ES allocates primary shards on the same data node

Hi,

i am creating an index with 10 primary shards and 0 replicas, however ES keeps creating the shards on the same data node.
i tried to set cluster.routing.allocation.balance.index to 0.75 but this seem to have no effect.
in fact, I've noticed that after changing this setting, shards started to reallocate, but of indexes that their shards are already distributed among different data nodes (which was a surprise).

i looked at this post: https://www.elastic.co/guide/en/elasticsearch/reference/current/allocation-total-shards.html and been wondering (haven't tried that yet) - why my configuration does not have the effect i expect it to have while the suggested setting seem to tackle the exact same issue i am facing?

Why ES insists on creating primaries shards of the same index on the same data node? How can i make ES allocate the shards on different data nodes (even at the cost of failing the creation of index)?

thanks,
Ofer

What version of Elasticsearch are you using and crucially, how many nodes are in the cluster?

Hi,

I am using ES 5.6, and my cluster has 22 data nodes.

Adding more info, there are 3 master nodes and 20 coordinating nodes.
An overall of 10k shards, the cluster is always in green state.

Ok, so in total, 45 node cluster running Elasticsearch 5.6.x (which patch version - 5.6.10?):

  • 3 dedicated master nodes
  • 22 data nodes
  • 20 coordinating (i.e. not data, not master) nodes

And with a 10 primary shard index, what distribution of the primary shards are you seeing?

Ill get back to you about that patch version.
All 10 primary shards are created immediately on the same data node.
I tried to delete the index and re-create it, they still created on a single data node, and oddly always on that same one.

What does the log file show on that data node for when the index is created?

If you enumerate the shard ids and execute Cluster Allocation Explain API, what is returned for each shard?

GET /_cluster/allocation/explain?include_yes_decisions=true
{
  "index": "<index name>",
  "shard": 0,
  "primary": true
}

hi,

version details:
"version" : {
"number" : "5.6.3",
"build_hash" : "1a2f265",
"build_date" : "2017-10-06T20:33:39.012Z",
"build_snapshot" : false,
"lucene_version" : "6.6.1"
}

when i enumerate through the shards with the explain api, all shards return the following rebalance_explanation:
"rebalance_explanation" : "cannot rebalance as no target node exists that can both allocate this shard and improve the cluster balance"

from the data node log, in the 5 minutes time frame before the index was created, i see the following message repeating multiple times - on a different index:
[2018-07-10T10:30:00,877][DEBUG][o.e.a.b.TransportShardBulkAction] [iapp707-data] [mount_search-2018.07.10_0700][4] failed to execute bulk item (index) BulkShardRequest [[mount_search-2018.07.10_0700][4]]
containing [37] requests

Can you verify that all nodes are running exactly the same version, by running GET /_cat/nodes?h=id,ip,v,m ?
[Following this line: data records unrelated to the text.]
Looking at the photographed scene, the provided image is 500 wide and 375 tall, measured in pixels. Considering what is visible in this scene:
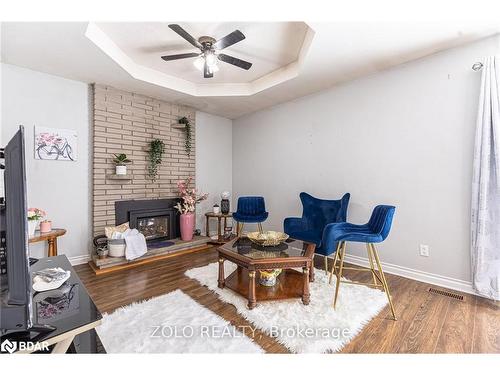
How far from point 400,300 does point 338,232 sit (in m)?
0.91

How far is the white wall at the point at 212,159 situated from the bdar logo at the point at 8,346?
379 cm

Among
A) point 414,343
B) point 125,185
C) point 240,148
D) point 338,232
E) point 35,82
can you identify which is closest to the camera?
point 414,343

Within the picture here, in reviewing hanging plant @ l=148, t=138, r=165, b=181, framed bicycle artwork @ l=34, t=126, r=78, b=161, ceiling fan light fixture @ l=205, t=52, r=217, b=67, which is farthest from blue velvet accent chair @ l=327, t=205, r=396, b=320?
framed bicycle artwork @ l=34, t=126, r=78, b=161

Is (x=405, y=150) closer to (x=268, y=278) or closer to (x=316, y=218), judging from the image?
(x=316, y=218)

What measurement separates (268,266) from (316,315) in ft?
A: 1.74

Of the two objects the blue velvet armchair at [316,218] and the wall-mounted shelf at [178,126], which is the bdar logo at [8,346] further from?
the wall-mounted shelf at [178,126]

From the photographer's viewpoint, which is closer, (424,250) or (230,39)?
(230,39)

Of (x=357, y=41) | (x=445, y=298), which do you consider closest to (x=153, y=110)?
(x=357, y=41)

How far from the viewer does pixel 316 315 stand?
190 cm

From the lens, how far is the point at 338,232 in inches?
82.4

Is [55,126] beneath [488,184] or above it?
above

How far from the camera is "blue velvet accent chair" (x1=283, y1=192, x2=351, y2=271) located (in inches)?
115

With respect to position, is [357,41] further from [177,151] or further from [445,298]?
[177,151]

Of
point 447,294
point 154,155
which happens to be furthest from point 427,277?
point 154,155
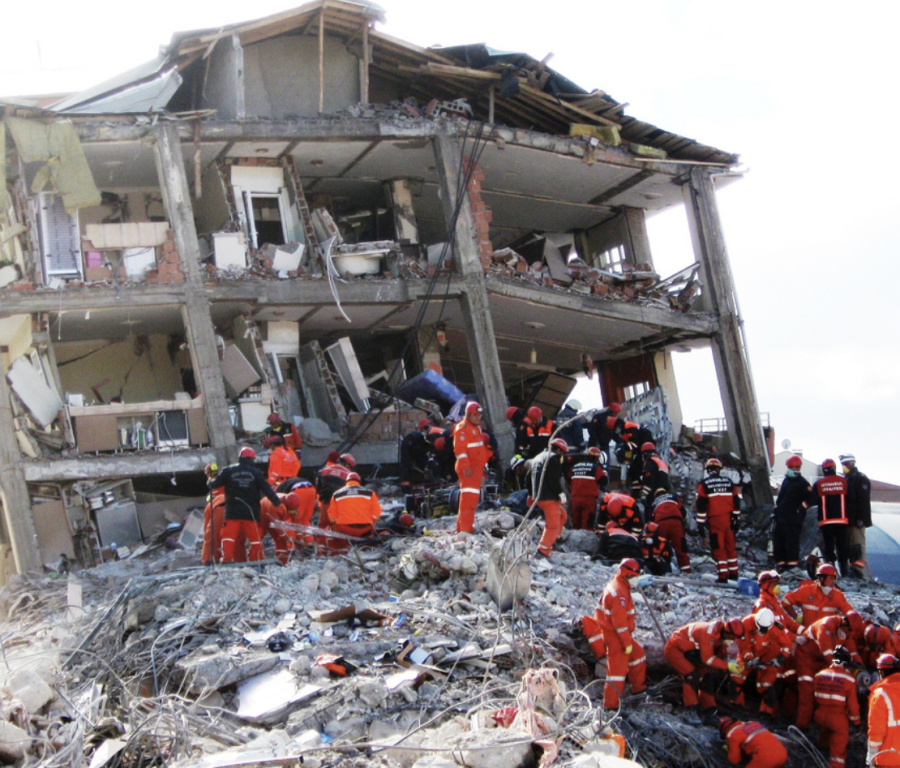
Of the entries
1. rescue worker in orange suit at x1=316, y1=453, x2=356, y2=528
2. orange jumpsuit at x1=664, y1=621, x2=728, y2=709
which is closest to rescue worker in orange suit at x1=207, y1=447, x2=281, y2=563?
rescue worker in orange suit at x1=316, y1=453, x2=356, y2=528

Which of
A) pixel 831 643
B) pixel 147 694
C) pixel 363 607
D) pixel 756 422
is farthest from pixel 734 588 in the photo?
pixel 756 422

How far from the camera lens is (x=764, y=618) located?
11070 mm

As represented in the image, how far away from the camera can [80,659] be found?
11023mm

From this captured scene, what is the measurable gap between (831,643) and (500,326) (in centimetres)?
1281

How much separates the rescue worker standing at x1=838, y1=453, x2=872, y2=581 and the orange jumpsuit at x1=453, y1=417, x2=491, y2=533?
5.11 metres

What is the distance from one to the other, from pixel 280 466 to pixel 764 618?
7032mm

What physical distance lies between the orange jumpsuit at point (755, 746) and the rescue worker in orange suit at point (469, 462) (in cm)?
443

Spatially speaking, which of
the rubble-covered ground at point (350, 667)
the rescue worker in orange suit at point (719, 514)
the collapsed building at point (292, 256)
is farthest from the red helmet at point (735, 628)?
the collapsed building at point (292, 256)

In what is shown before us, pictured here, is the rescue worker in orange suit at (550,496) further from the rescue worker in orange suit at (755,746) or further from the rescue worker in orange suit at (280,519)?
the rescue worker in orange suit at (755,746)

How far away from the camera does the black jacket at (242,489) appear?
13.2 m

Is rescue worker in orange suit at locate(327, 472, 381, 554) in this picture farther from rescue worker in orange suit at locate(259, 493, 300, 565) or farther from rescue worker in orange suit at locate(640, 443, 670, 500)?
rescue worker in orange suit at locate(640, 443, 670, 500)

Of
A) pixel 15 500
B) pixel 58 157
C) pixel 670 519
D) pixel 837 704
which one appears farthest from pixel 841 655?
pixel 58 157

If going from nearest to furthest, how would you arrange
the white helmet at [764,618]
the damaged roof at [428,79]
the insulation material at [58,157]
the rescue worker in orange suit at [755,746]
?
the rescue worker in orange suit at [755,746] → the white helmet at [764,618] → the insulation material at [58,157] → the damaged roof at [428,79]

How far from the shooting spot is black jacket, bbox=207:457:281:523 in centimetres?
1318
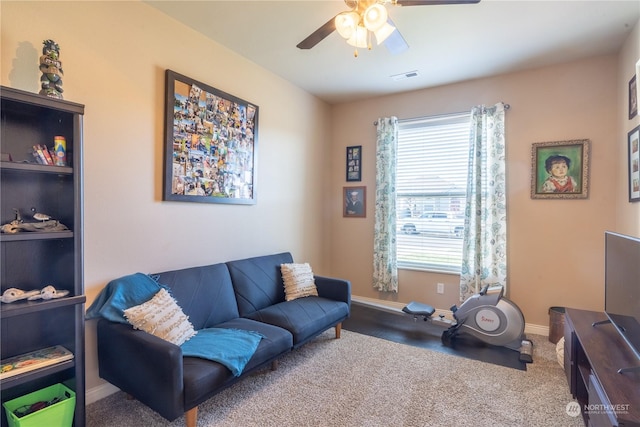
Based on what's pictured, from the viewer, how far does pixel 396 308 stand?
13.3 ft

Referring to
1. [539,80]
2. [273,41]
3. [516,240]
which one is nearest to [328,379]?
[516,240]

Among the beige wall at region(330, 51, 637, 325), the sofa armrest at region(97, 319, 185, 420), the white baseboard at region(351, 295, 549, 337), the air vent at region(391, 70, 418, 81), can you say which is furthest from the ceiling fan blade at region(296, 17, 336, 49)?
the white baseboard at region(351, 295, 549, 337)

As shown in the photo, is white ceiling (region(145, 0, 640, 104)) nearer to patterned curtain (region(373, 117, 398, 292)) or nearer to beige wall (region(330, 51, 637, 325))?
beige wall (region(330, 51, 637, 325))

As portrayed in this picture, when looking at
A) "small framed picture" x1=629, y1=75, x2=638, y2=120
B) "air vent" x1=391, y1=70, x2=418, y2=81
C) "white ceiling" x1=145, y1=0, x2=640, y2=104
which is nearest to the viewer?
"white ceiling" x1=145, y1=0, x2=640, y2=104

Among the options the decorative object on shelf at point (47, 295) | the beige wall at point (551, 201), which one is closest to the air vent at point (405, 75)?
the beige wall at point (551, 201)

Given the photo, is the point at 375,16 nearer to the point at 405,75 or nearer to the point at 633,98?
the point at 405,75

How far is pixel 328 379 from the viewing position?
2408 mm

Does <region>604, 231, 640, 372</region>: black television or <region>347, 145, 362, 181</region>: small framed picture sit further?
<region>347, 145, 362, 181</region>: small framed picture

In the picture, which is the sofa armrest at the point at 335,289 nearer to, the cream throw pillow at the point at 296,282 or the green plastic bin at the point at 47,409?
the cream throw pillow at the point at 296,282

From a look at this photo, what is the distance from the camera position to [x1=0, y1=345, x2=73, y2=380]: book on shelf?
4.93ft

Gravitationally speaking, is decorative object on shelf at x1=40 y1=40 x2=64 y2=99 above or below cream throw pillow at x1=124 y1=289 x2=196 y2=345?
above

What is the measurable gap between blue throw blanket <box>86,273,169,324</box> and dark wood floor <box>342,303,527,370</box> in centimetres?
211

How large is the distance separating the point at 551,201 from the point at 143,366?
3.87m

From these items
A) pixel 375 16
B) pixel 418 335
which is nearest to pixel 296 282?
pixel 418 335
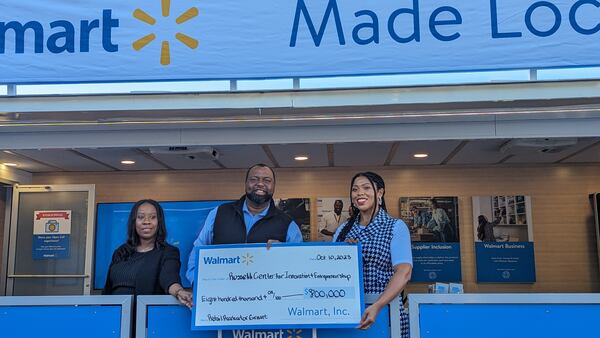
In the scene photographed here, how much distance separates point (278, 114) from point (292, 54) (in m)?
0.42

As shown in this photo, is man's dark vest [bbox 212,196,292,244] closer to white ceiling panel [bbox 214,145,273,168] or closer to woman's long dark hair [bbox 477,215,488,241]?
white ceiling panel [bbox 214,145,273,168]

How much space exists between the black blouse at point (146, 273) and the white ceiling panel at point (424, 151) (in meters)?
2.80

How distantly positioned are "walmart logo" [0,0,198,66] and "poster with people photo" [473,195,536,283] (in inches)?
170

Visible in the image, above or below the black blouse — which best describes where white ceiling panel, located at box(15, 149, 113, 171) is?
above

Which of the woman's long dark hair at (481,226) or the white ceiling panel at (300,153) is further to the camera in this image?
the woman's long dark hair at (481,226)

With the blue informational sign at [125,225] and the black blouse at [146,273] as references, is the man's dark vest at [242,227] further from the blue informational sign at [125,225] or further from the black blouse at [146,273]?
the blue informational sign at [125,225]

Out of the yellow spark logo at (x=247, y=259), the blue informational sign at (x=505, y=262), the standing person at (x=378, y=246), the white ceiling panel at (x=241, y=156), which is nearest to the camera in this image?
the standing person at (x=378, y=246)

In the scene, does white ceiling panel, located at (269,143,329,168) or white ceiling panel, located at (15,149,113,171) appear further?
white ceiling panel, located at (15,149,113,171)

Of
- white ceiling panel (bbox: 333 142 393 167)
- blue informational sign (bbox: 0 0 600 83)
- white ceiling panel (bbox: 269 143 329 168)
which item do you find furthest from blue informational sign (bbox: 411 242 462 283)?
blue informational sign (bbox: 0 0 600 83)

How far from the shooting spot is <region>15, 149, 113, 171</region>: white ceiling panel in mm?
5477

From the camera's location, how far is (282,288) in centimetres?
285

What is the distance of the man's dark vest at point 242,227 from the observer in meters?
3.29

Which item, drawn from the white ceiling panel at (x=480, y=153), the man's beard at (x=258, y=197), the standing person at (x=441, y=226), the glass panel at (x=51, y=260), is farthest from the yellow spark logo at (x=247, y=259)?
the glass panel at (x=51, y=260)

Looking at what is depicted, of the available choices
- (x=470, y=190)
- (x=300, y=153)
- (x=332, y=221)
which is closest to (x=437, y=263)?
(x=470, y=190)
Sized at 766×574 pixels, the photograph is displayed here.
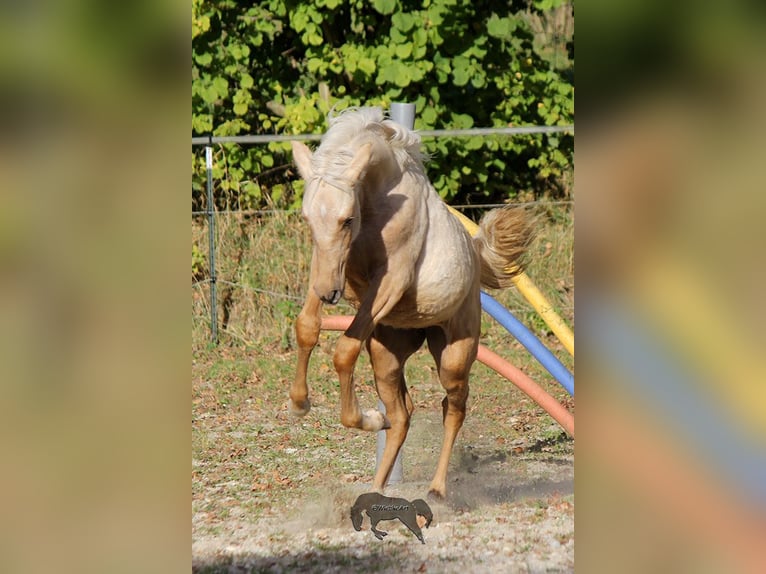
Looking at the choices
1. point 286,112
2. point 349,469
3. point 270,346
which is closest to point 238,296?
point 270,346

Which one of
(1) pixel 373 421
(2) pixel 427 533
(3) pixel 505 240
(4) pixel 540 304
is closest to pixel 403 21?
(4) pixel 540 304

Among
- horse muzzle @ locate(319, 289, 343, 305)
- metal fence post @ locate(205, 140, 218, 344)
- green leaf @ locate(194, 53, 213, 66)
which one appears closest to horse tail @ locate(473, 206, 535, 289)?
horse muzzle @ locate(319, 289, 343, 305)

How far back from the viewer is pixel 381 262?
377 cm

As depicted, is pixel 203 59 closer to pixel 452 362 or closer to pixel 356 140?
pixel 452 362

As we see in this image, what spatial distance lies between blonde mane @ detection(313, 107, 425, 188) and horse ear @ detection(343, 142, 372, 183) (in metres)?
0.03

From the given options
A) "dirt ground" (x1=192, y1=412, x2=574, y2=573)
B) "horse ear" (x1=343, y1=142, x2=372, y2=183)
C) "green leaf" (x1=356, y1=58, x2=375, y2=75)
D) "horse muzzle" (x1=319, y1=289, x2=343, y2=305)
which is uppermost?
"horse ear" (x1=343, y1=142, x2=372, y2=183)

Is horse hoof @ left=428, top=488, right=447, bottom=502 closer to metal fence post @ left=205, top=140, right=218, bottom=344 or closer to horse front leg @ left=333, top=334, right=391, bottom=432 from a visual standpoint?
horse front leg @ left=333, top=334, right=391, bottom=432

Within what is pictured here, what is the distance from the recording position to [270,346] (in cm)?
955

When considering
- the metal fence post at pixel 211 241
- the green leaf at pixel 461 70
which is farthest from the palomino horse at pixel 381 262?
the green leaf at pixel 461 70

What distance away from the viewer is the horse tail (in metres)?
4.75

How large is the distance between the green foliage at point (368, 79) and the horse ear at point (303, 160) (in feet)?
18.7
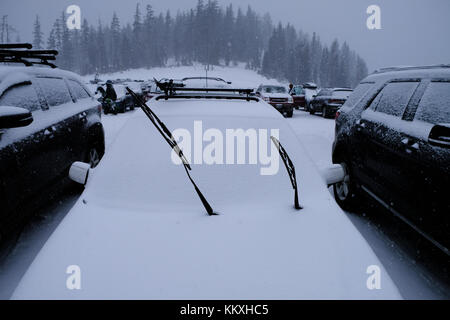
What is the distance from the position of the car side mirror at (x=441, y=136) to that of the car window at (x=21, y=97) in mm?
4098

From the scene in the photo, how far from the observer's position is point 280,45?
105688 mm

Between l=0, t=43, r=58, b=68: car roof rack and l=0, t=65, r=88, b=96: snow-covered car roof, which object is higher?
l=0, t=43, r=58, b=68: car roof rack

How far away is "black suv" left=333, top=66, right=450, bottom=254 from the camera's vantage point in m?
3.01

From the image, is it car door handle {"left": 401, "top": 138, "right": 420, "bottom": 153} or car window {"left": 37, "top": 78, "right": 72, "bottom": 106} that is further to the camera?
car window {"left": 37, "top": 78, "right": 72, "bottom": 106}

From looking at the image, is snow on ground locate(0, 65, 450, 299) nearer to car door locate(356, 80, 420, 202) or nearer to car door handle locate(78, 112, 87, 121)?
car door locate(356, 80, 420, 202)

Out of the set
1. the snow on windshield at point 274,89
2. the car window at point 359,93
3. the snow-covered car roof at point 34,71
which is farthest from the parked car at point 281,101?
the snow-covered car roof at point 34,71

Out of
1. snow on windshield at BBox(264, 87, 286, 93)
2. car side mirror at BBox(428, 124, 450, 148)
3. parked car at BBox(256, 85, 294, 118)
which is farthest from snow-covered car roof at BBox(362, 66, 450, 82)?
snow on windshield at BBox(264, 87, 286, 93)

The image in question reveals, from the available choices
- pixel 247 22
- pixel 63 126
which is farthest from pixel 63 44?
pixel 63 126

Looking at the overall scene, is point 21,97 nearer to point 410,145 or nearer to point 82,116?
point 82,116

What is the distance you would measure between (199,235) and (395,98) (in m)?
3.56

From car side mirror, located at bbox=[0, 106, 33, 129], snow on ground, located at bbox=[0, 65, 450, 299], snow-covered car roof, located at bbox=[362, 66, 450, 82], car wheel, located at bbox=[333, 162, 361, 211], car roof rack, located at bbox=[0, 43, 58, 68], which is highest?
car roof rack, located at bbox=[0, 43, 58, 68]

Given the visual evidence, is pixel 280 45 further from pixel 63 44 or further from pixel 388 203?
pixel 388 203

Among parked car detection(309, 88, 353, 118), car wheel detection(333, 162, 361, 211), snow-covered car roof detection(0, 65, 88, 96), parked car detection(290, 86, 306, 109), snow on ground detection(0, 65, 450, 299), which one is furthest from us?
parked car detection(290, 86, 306, 109)
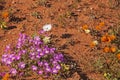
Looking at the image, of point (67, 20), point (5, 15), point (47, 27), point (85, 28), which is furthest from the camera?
point (67, 20)

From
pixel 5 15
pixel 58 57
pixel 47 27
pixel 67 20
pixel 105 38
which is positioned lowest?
pixel 58 57

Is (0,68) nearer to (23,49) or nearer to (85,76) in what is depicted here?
(23,49)

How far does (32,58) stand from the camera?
713 cm

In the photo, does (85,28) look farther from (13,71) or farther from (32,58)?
(13,71)

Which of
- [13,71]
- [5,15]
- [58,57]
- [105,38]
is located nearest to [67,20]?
[105,38]

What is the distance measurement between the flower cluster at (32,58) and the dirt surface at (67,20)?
354 mm

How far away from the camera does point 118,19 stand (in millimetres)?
8414

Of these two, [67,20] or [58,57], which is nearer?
[58,57]

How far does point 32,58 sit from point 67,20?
5.84ft

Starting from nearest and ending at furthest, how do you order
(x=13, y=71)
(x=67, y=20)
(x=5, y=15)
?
(x=13, y=71) → (x=5, y=15) → (x=67, y=20)

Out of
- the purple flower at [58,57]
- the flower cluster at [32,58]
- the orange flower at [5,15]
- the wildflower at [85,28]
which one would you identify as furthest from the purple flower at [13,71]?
the wildflower at [85,28]

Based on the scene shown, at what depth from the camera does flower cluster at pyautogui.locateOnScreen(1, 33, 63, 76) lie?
702 centimetres

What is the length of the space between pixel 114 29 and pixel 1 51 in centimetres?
297

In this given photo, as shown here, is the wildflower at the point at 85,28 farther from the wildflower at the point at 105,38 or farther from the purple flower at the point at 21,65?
the purple flower at the point at 21,65
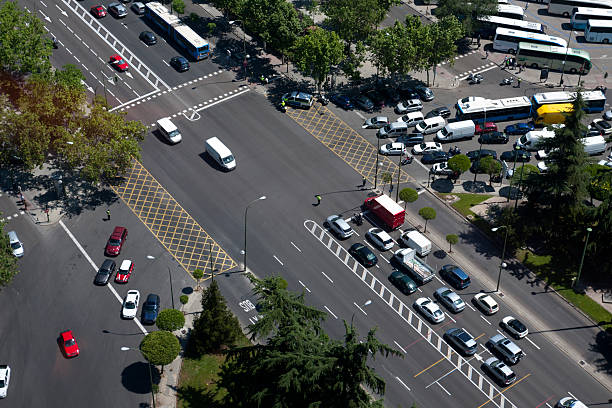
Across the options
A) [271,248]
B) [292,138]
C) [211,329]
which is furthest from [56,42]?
[211,329]

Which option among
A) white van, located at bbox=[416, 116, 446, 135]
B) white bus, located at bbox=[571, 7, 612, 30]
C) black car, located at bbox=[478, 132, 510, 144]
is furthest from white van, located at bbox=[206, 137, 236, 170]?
white bus, located at bbox=[571, 7, 612, 30]

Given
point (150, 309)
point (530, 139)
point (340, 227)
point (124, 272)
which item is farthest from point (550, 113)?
point (124, 272)

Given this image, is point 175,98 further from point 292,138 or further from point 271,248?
point 271,248

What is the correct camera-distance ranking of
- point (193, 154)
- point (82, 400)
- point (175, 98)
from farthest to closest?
point (175, 98), point (193, 154), point (82, 400)

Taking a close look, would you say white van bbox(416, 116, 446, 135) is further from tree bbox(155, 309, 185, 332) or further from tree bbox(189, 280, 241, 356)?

yes, all nodes are running 5.6.3:
curl --silent "my_ip/_cat/nodes?h=v" | sort | uniq
5.6.3

Have you tried using the total shards per node index setting?

i did not tried that setting.
i tried to change cluster.routing.allocation.balance.index to 0.75, expecting the shards to start relocate, but that never happened.
as i wrote above, i am confused as why my setting change did not have any effect (or at least the effect i expected it), and what is the difference to your suggestion?

Cluster settings take all indices into account while the one I linked to is per index.

so if most of the indices are distributed correctly, setting cluster.routing.allocation.balance.index to higher value may not have the expected effect because overall it will still not cross allocation.balance.threshold?
and you suggested setting is more 'aggressive', meaning there is no threshold involved, just making sure the shards are distributed?
also - is this setting only enforced at index creation time or also will reallocate existing indices?

It is a dynamic setting, so even though it probably would be good to set through an index template, I believe it should take effect and cause a rebalancing even if applied at a later stage. I have however not used it in a long time so am not entirely sure. Best way to find out is probably to try.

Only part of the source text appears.